[Information]
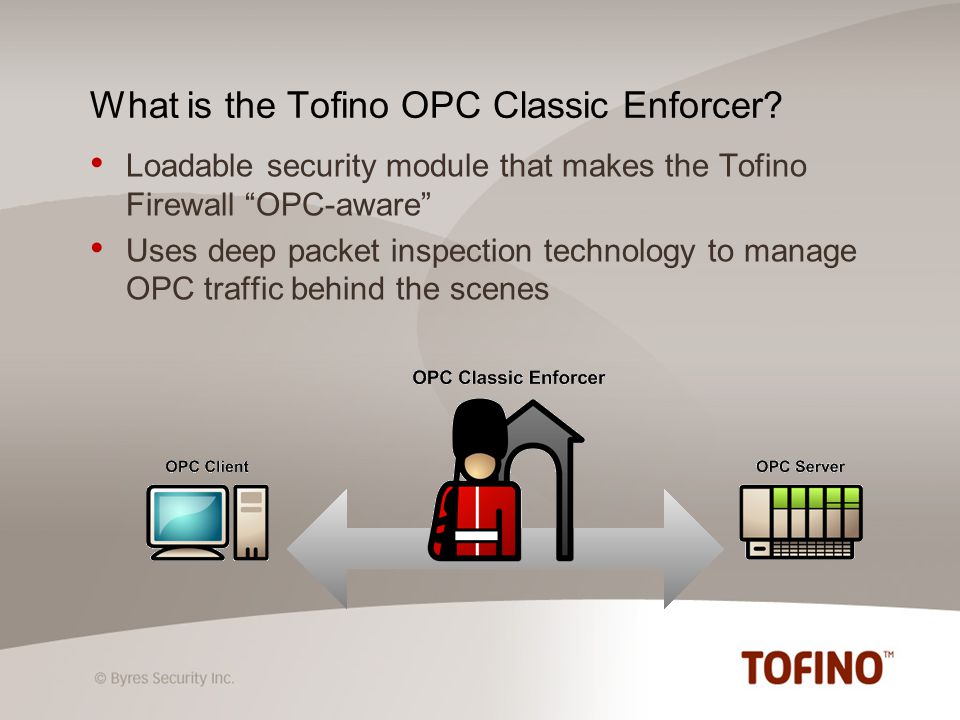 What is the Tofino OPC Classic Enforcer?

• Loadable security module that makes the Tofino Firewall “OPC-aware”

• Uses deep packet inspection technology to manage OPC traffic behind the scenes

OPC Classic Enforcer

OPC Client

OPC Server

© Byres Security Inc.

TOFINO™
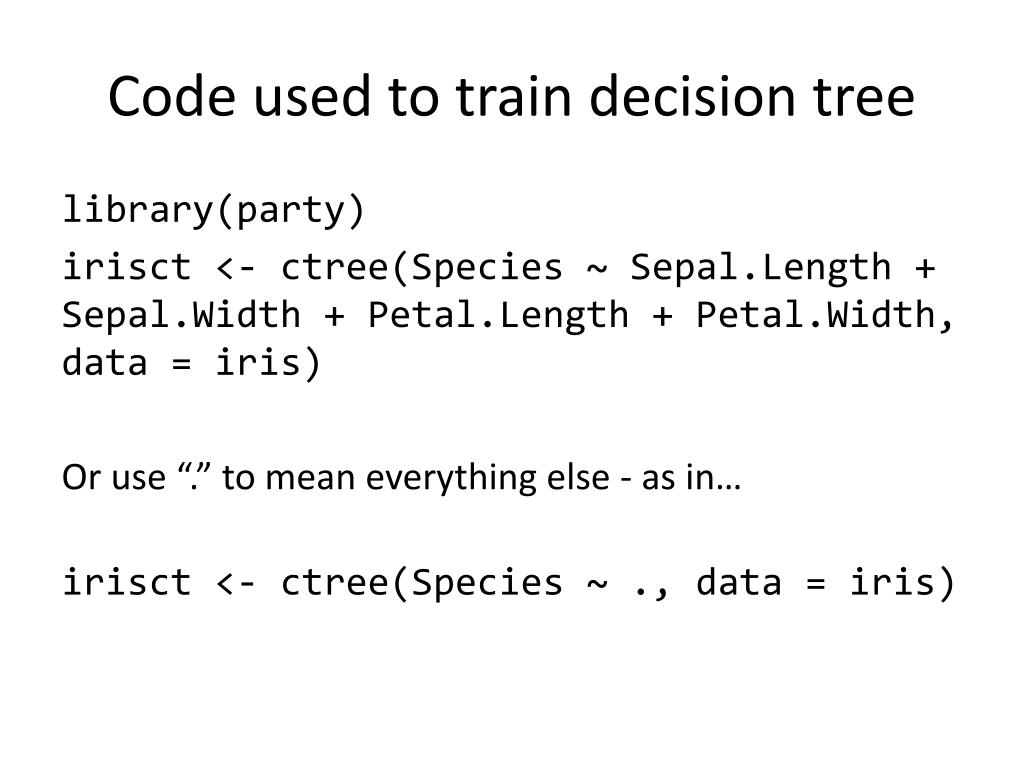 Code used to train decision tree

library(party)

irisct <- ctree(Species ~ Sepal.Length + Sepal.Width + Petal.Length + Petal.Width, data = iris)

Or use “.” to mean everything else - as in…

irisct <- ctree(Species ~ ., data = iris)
[/Information]
Exercise objective: Take every line from the records that holds "data" and copy it down.

Task output:
irisct <- ctree(Species ~ Sepal.Length + Sepal.Width + Petal.Length + Petal.Width, data = iris)
irisct <- ctree(Species ~ ., data = iris)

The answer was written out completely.